**Stated exercise**
Rewrite the lines below, changing every "white sign board" to "white placard" and keeping everything else the same. Leave the pictures out of your answer.

**Working data**
-*-
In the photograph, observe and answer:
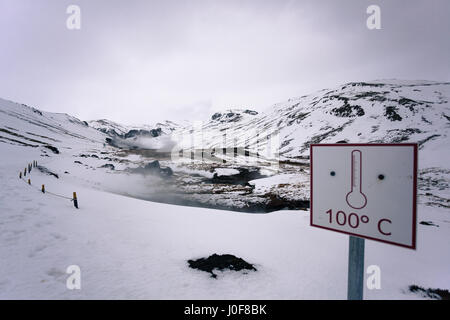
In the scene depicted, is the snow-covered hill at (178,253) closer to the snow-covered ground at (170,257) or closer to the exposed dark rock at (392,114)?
the snow-covered ground at (170,257)

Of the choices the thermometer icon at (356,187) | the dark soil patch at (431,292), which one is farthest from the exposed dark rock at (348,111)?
the thermometer icon at (356,187)

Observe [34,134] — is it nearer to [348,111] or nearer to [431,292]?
[431,292]

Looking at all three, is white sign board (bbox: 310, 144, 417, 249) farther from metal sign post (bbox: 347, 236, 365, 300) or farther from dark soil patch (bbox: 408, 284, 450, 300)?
dark soil patch (bbox: 408, 284, 450, 300)

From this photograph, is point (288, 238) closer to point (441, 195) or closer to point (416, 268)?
point (416, 268)

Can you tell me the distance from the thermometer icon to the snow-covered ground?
381cm

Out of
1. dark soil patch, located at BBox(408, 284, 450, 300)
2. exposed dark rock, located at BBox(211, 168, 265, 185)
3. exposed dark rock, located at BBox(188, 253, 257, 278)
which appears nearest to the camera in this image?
dark soil patch, located at BBox(408, 284, 450, 300)

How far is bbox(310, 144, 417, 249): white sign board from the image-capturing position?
235 centimetres

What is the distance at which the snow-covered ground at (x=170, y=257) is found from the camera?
186 inches

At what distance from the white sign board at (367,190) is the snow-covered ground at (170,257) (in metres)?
3.57

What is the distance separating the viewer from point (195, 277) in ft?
17.6

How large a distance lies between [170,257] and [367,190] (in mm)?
6081

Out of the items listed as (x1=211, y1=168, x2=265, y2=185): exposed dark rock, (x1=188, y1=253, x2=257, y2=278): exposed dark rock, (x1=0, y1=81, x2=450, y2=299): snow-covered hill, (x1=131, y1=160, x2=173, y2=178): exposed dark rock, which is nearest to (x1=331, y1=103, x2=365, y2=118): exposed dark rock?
(x1=211, y1=168, x2=265, y2=185): exposed dark rock

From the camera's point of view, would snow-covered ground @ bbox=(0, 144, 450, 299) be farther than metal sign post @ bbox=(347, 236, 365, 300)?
Yes
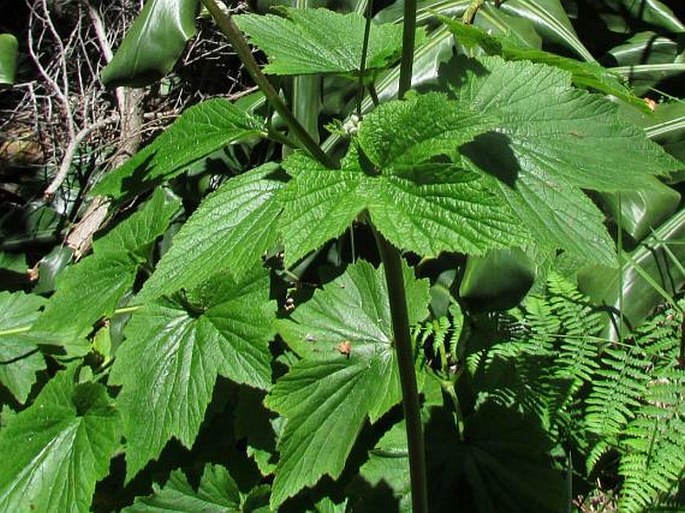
-*-
**Written reply**
In the photograph, observe and answer:
In the scene depicted, is the snow-covered hill at (178,253) closer to the snow-covered ground at (170,257) or closer to the exposed dark rock at (392,114)?
the snow-covered ground at (170,257)

Of the choices the thermometer icon at (356,187) | the dark soil patch at (431,292), which one is farthest from the exposed dark rock at (348,111)?
the thermometer icon at (356,187)

Observe [34,134] — is it nearer to [348,111] or nearer to [431,292]?
[431,292]

Looking at all three, is white placard (bbox: 310, 144, 417, 249) farther from metal sign post (bbox: 347, 236, 365, 300) or farther from dark soil patch (bbox: 408, 284, 450, 300)?
dark soil patch (bbox: 408, 284, 450, 300)

From this photograph, is point (288, 238) closer to point (441, 195) or closer to point (416, 268)?
point (416, 268)

Can you tell me the distance from the thermometer icon to the snow-covered ground?
381cm

Out of
1. dark soil patch, located at BBox(408, 284, 450, 300)
2. exposed dark rock, located at BBox(211, 168, 265, 185)
3. exposed dark rock, located at BBox(188, 253, 257, 278)
which appears nearest to the camera in this image?
dark soil patch, located at BBox(408, 284, 450, 300)

How far is bbox(310, 144, 417, 249): white placard from the image-capturing position?
235 centimetres

What is the distance at which the snow-covered ground at (x=170, y=257) is found from the camera?
186 inches

At what distance from the white placard at (367,190) is the snow-covered ground at (170,257) (in metres)?
3.57

What is the distance separating the viewer from point (195, 277) in ft?
17.6

How large a distance lies between [170,257] and [367,190] (in mm)?
6081

Out of the items listed as (x1=211, y1=168, x2=265, y2=185): exposed dark rock, (x1=188, y1=253, x2=257, y2=278): exposed dark rock, (x1=0, y1=81, x2=450, y2=299): snow-covered hill, (x1=131, y1=160, x2=173, y2=178): exposed dark rock, which is nearest to (x1=331, y1=103, x2=365, y2=118): exposed dark rock?
(x1=211, y1=168, x2=265, y2=185): exposed dark rock

From the camera's point of view, would snow-covered ground @ bbox=(0, 144, 450, 299) be farther than metal sign post @ bbox=(347, 236, 365, 300)?
Yes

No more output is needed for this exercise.